## [What to work on]
Can you copy out all of the lines below word for word, leaving the pictures out?

## [Data supplied]
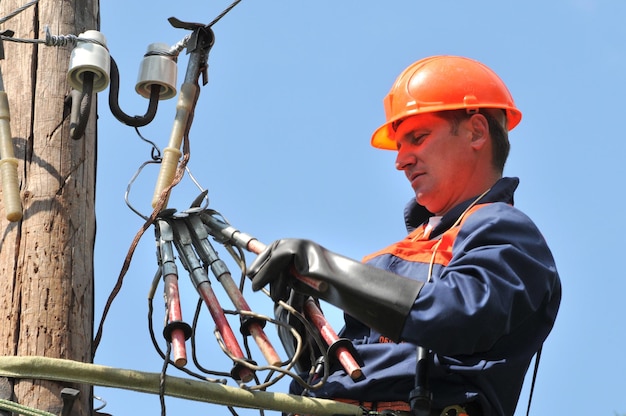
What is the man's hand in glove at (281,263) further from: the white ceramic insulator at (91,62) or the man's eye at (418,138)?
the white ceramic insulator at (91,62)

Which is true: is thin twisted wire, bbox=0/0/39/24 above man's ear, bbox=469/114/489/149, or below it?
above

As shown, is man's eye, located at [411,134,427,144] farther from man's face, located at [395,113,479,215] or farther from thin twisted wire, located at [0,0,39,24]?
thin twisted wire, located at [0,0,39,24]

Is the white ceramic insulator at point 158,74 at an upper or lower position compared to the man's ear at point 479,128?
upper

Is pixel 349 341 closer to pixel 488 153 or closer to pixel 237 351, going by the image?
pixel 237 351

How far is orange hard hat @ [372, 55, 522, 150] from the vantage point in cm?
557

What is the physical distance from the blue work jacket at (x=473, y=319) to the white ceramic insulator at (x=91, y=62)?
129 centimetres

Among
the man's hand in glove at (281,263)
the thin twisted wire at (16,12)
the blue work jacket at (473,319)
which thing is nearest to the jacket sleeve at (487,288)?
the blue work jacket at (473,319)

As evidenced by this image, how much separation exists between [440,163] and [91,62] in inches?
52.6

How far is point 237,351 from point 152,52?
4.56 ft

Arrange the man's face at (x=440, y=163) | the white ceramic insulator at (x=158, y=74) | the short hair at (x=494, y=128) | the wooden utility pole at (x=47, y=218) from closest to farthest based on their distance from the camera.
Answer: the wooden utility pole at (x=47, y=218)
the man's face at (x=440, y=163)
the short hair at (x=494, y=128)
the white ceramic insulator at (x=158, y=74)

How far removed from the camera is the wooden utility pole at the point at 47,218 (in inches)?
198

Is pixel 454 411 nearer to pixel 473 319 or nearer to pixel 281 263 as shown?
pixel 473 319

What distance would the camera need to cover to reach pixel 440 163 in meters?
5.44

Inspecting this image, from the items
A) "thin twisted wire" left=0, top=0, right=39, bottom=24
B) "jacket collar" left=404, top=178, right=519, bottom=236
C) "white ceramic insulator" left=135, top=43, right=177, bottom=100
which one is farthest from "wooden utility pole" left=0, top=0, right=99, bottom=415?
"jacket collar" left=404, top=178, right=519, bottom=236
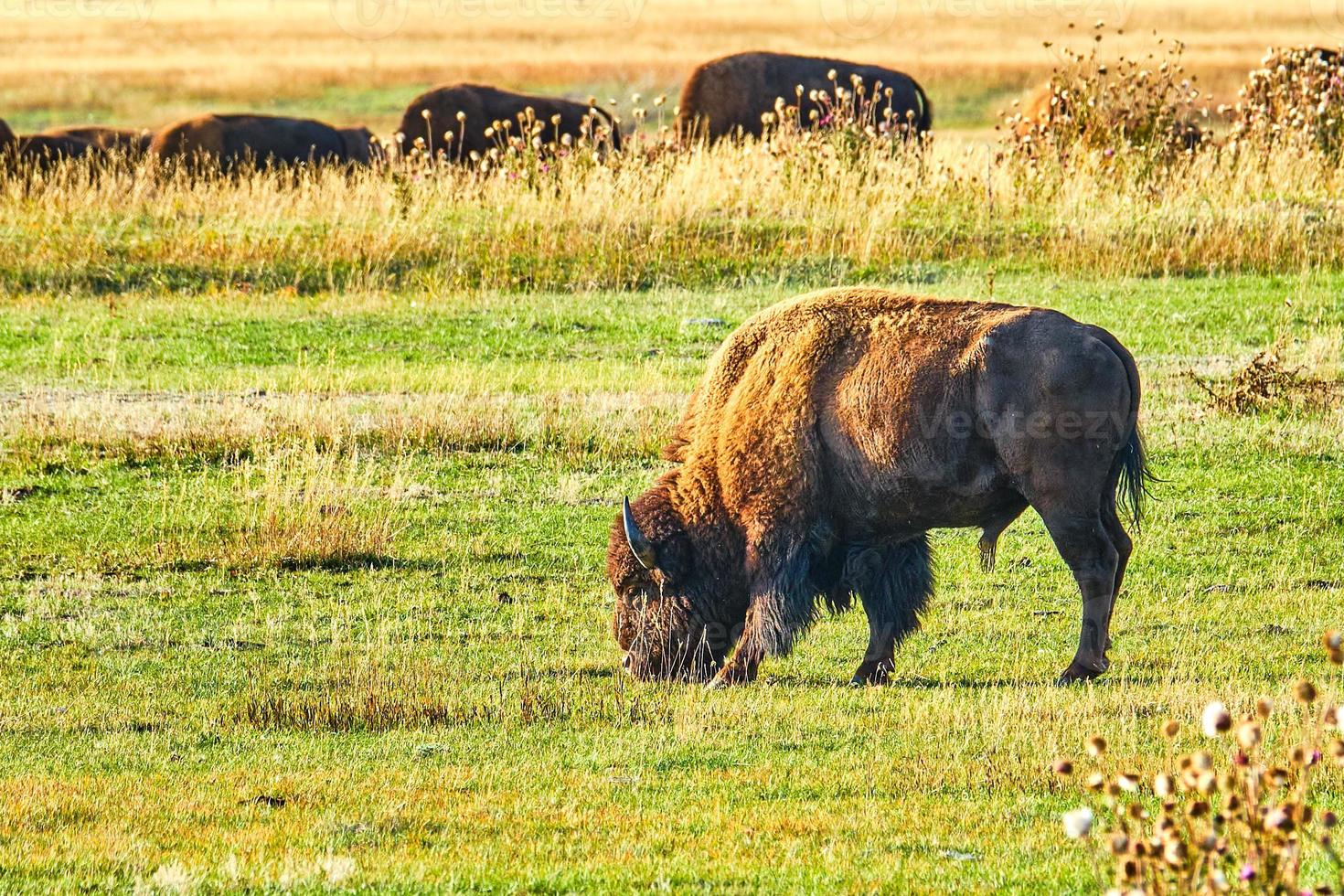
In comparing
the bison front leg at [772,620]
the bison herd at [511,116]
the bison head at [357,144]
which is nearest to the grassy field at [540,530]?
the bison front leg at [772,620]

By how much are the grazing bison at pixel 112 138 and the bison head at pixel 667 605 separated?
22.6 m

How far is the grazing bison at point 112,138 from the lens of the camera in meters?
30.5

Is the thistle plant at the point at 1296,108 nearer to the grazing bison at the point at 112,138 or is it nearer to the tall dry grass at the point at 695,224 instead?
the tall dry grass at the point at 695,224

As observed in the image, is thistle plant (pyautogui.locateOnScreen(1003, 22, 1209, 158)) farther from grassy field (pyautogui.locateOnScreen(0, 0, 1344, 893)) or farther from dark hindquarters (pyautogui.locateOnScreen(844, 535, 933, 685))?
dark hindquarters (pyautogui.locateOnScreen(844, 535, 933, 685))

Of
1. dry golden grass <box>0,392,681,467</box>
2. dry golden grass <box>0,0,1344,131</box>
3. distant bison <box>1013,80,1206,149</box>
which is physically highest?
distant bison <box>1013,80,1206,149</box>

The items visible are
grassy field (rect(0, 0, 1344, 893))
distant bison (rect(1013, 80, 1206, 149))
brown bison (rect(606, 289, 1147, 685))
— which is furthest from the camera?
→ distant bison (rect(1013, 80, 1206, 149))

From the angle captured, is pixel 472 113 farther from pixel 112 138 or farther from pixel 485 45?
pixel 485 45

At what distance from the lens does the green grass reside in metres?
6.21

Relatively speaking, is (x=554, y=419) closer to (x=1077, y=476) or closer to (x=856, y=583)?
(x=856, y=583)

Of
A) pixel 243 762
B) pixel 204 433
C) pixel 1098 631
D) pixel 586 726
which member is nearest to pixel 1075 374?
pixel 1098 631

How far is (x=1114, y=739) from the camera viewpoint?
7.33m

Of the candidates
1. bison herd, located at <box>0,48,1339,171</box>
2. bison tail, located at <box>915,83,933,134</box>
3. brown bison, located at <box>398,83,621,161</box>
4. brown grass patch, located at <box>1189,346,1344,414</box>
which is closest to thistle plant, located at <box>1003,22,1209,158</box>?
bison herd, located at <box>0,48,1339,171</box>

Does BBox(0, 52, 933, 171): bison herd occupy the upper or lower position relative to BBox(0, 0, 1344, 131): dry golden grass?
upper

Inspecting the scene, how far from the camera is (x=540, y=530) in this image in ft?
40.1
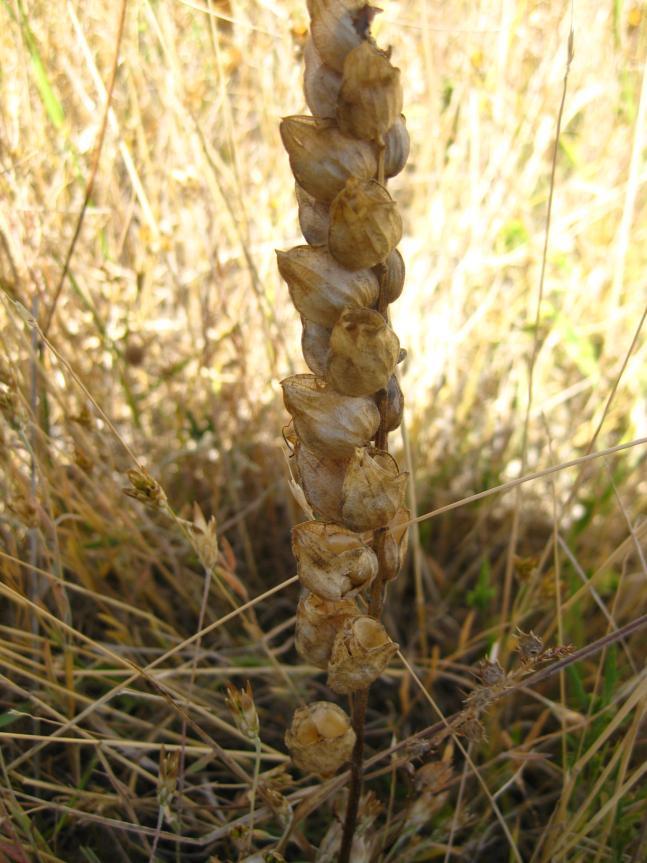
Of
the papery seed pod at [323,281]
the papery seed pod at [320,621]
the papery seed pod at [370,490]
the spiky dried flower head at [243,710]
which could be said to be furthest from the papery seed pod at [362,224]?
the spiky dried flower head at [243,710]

## [Output for this task]
What is the man's hand in glove at (281,263) further from: the white ceramic insulator at (91,62) or the man's eye at (418,138)?
the white ceramic insulator at (91,62)

Which is true: is thin twisted wire, bbox=0/0/39/24 above man's ear, bbox=469/114/489/149, or below it?
above

As shown, is man's eye, located at [411,134,427,144] farther from man's face, located at [395,113,479,215] or farther from thin twisted wire, located at [0,0,39,24]?
thin twisted wire, located at [0,0,39,24]

Is the white ceramic insulator at point 158,74 at an upper or lower position compared to the man's ear at point 479,128?
upper

Is pixel 349 341 closer to pixel 488 153 or closer to pixel 237 351, going by the image?
pixel 237 351

How far is orange hard hat @ [372, 55, 522, 150] from the vantage point in cm?
557

What is the physical distance from the blue work jacket at (x=473, y=319) to the white ceramic insulator at (x=91, y=62)?
129 centimetres

Among
the man's hand in glove at (281,263)
the thin twisted wire at (16,12)
the blue work jacket at (473,319)
which thing is nearest to the jacket sleeve at (487,288)?
the blue work jacket at (473,319)

As evidenced by this image, how much separation exists between [440,163] and [91,62] in inches?
52.6

How far is point 237,351 from point 152,52?
4.56 ft

Arrange the man's face at (x=440, y=163) | the white ceramic insulator at (x=158, y=74) | the short hair at (x=494, y=128) | the wooden utility pole at (x=47, y=218) from closest to farthest based on their distance from the camera.
Answer: the wooden utility pole at (x=47, y=218)
the man's face at (x=440, y=163)
the short hair at (x=494, y=128)
the white ceramic insulator at (x=158, y=74)

How far removed from the camera is the wooden utility pole at the point at 47,218 (in inches)?
198

Is pixel 454 411 nearer to pixel 473 319 or nearer to pixel 281 263 as shown?
pixel 473 319

What distance would the camera need to cover to reach pixel 440 163 in meters?
5.44

Inspecting this image, from the items
A) "thin twisted wire" left=0, top=0, right=39, bottom=24
B) "jacket collar" left=404, top=178, right=519, bottom=236
C) "white ceramic insulator" left=135, top=43, right=177, bottom=100
which one is farthest from "wooden utility pole" left=0, top=0, right=99, bottom=415?
"jacket collar" left=404, top=178, right=519, bottom=236
In comparing
the bison front leg at [772,620]
the bison herd at [511,116]
the bison head at [357,144]
which is nearest to the grassy field at [540,530]?
the bison front leg at [772,620]

By how much are the grazing bison at pixel 112 138 and the bison head at pixel 667 605 separated?
22.6 m

How far is the grazing bison at point 112,138 from the lens of the camera in meters?
30.5

Is the thistle plant at the point at 1296,108 nearer to the grazing bison at the point at 112,138 or is it nearer to the tall dry grass at the point at 695,224 instead?
the tall dry grass at the point at 695,224

As observed in the image, is thistle plant (pyautogui.locateOnScreen(1003, 22, 1209, 158)) farther from grassy field (pyautogui.locateOnScreen(0, 0, 1344, 893)) or farther from dark hindquarters (pyautogui.locateOnScreen(844, 535, 933, 685))?
dark hindquarters (pyautogui.locateOnScreen(844, 535, 933, 685))

Of
1. dry golden grass <box>0,392,681,467</box>
2. dry golden grass <box>0,0,1344,131</box>
3. distant bison <box>1013,80,1206,149</box>
which is physically highest?
distant bison <box>1013,80,1206,149</box>

The items visible are
grassy field (rect(0, 0, 1344, 893))
distant bison (rect(1013, 80, 1206, 149))
brown bison (rect(606, 289, 1147, 685))
— which is furthest from the camera?
→ distant bison (rect(1013, 80, 1206, 149))

From the angle captured, is pixel 472 113 farther from pixel 112 138 or farther from pixel 485 45?
pixel 485 45

At what distance from the lens does the green grass reside in metres?
6.21

Relatively speaking, is (x=554, y=419) closer to (x=1077, y=476) or closer to (x=856, y=583)?
(x=856, y=583)

Of
A) pixel 243 762
B) pixel 204 433
C) pixel 1098 631
D) pixel 586 726
which member is nearest to pixel 1075 374?
pixel 1098 631

How far is (x=1114, y=739) from the camera viewpoint?
7.33m

Of the candidates
1. bison herd, located at <box>0,48,1339,171</box>
2. bison tail, located at <box>915,83,933,134</box>
3. brown bison, located at <box>398,83,621,161</box>
4. brown grass patch, located at <box>1189,346,1344,414</box>
which is closest to thistle plant, located at <box>1003,22,1209,158</box>?
bison herd, located at <box>0,48,1339,171</box>

Does BBox(0, 52, 933, 171): bison herd occupy the upper or lower position relative to BBox(0, 0, 1344, 131): dry golden grass?
upper

Inspecting the scene, how far from the camera is (x=540, y=530) in this image in ft?
40.1
Of
the papery seed pod at [323,281]
the papery seed pod at [320,621]
the papery seed pod at [370,490]
the spiky dried flower head at [243,710]
which could be said to be furthest from the papery seed pod at [362,224]?
the spiky dried flower head at [243,710]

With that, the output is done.